Dr. Stephen Xenakis, a psychiatrist and former Army brigadier general in the medical corps, said in an interview that "this behavior is not consistent with our medical responsibility or any of the codes that guide our conduct as doctors."

The use of psychologists and psychiatrists in interrogations prompted the Pentagon to issue a policy statement last week that officials said was supposed to ensure that doctors did not participate in unethical behavior.

While the American Psychiatric Association has guidelines that specifically prohibit the kinds of behaviors described by the former interrogators for their members who are medical doctors, the rules for psychologists are less clear.

Dr. Spencer Eth, a professor of psychiatry at New York Medical College and chairman of the ethics committee of the American Psychiatric Association, said in an interview that there was no way that psychiatrists at Guantánamo could ethically counsel interrogators on ways to increase distress on detainees.

But in a statement issued in December, the American Psychological Association said the issue of involvement of its members in "national security endeavors" was new.

Dr. Stephen Behnke, who heads the group's ethics division, said in an interview this week that a committee of 10 members, including some from the military, was meeting in Washington this weekend to discuss the issue.

Dr. Behnke emphasized that the codes did not necessarily allow participation by psychologists in such roles, but rather that the issue had not been dealt with directly before.

"A question has arisen that we in the profession have to address and that is where we are now: is it ethical or is it not ethical?" he said.

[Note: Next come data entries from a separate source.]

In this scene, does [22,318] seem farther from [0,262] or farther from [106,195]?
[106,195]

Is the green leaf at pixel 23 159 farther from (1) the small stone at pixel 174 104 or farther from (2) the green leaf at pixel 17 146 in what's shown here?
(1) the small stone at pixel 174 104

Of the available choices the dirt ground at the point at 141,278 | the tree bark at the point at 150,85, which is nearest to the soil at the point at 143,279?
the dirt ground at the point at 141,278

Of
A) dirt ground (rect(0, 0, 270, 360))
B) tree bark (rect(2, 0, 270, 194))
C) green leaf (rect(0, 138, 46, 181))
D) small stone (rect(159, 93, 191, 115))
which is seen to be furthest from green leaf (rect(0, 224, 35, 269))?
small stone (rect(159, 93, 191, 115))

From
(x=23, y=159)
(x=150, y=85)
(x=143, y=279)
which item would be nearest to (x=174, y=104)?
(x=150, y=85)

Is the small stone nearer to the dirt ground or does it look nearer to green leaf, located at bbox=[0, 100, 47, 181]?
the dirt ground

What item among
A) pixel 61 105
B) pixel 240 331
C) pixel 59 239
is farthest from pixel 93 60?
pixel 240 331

Dr. William Winkenwerder Jr., assistant secretary of defense for health matters, said the new Pentagon guidelines made clear that doctors might not engage in unethical conduct. But in a briefing for reporters last week, he declined to say whether the guidelines would prohibit some of the activities described by former interrogators and others. He said the medical personnel "were not driving the interrogations" but were there as consultants.

The guidelines include prohibitions against doctors' participating in abusive treatment, but they all make an exception for "lawful" interrogations. As the military maintains that its interrogations are lawful and that prisoners at Guantánamo are not covered by the Geneva Conventions, those provisions would seem to allow the behavior described by interrogators and the medical journal. The article in the medical journal, by two researchers who interviewed doctors who worked on the biscuit program, says, "Since late 2002, psychiatrists and psychologists have been part of a strategy that employs extreme stress, combined with behavior-shaping rewards, to extract actionable intelligence."

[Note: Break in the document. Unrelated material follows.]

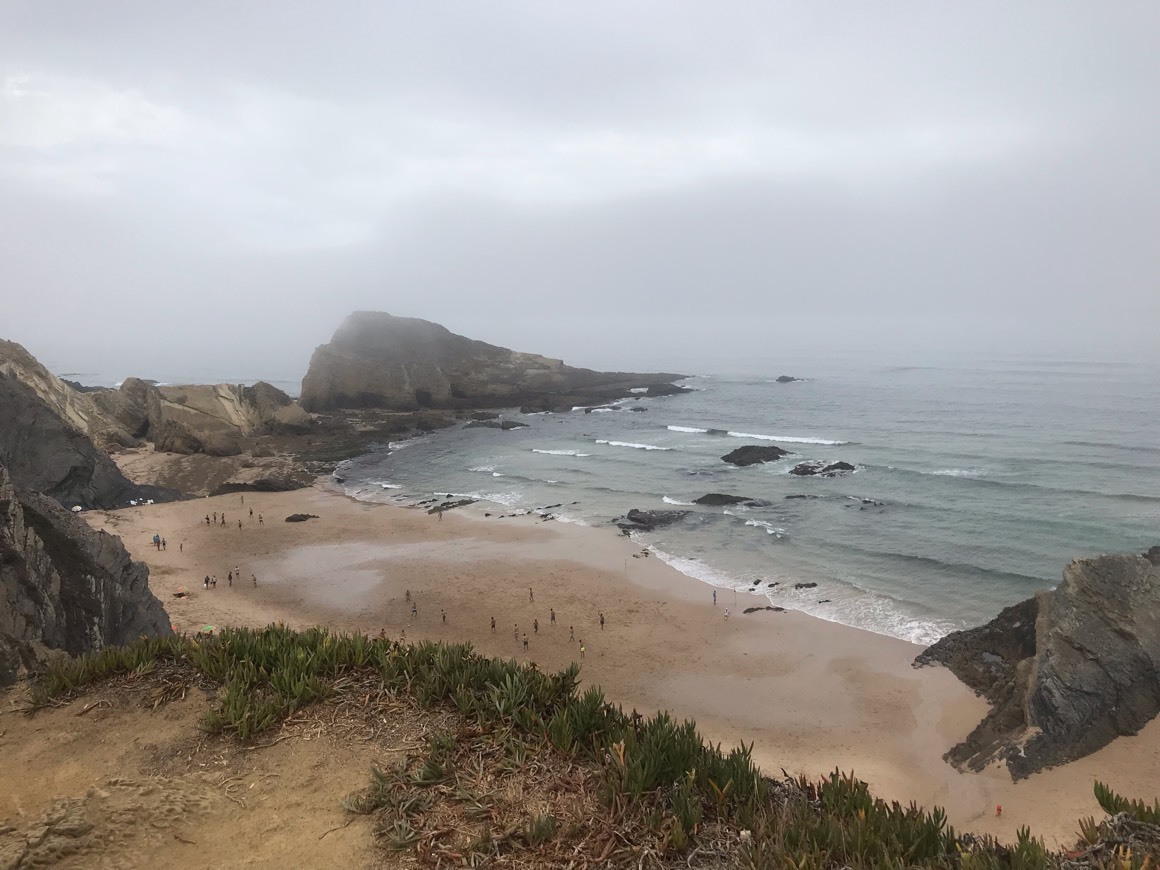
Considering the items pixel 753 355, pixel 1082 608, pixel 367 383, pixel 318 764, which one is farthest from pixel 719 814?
pixel 753 355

The article was written by Dr. M. Gregg Bloche, who teaches at Georgetown University Law School and is a fellow at the Brookings Institution, and Jonathan H. Marks, a British lawyer who is a fellow in bioethics at Georgetown and Johns Hopkins Universities.

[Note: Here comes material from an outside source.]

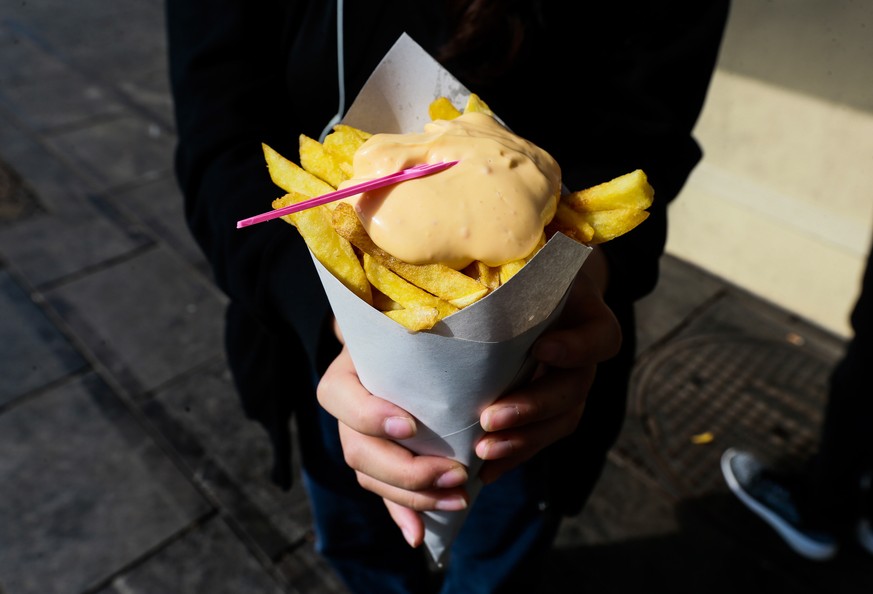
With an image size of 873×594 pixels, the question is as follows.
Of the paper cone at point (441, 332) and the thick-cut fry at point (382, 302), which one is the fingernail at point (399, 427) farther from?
the thick-cut fry at point (382, 302)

Dr. Bloche said in an interview that the use of health professionals in devising abusive interrogation strategies was unethical and led to their involvement in violations of international law. Dr. Winkenwerder said on Thursday that the article was "an outrageous distortion" of the medical situation at Guantánamo, according to Reuters news agency.

The article also challenges assertions of military authorities that they have generally maintained the confidentiality of medical records.

The Winkenwerder guidelines make it clear that detainees should have no expectation of privacy, but that medical records may be shared with people who are not in a medical provider relationship with the detainee only under strict circumstances.

Dr. Bloche said such an assertion was contrary to what he had discovered in his research. It is also in conflict with accounts of former interrogators who previously told The Times that they were free to examine any detainee's medical files. After April 2003, when Defense Secretary Donald H. Rumsfeld tightened rules on detainee treatment, one interrogator said the records had to be obtained through biscuit team doctors who always obliged.

The former interrogator said the biscuit team doctors usually observed interrogations from behind a one-way mirror, but sometimes were also in the room with the detainee and interrogator.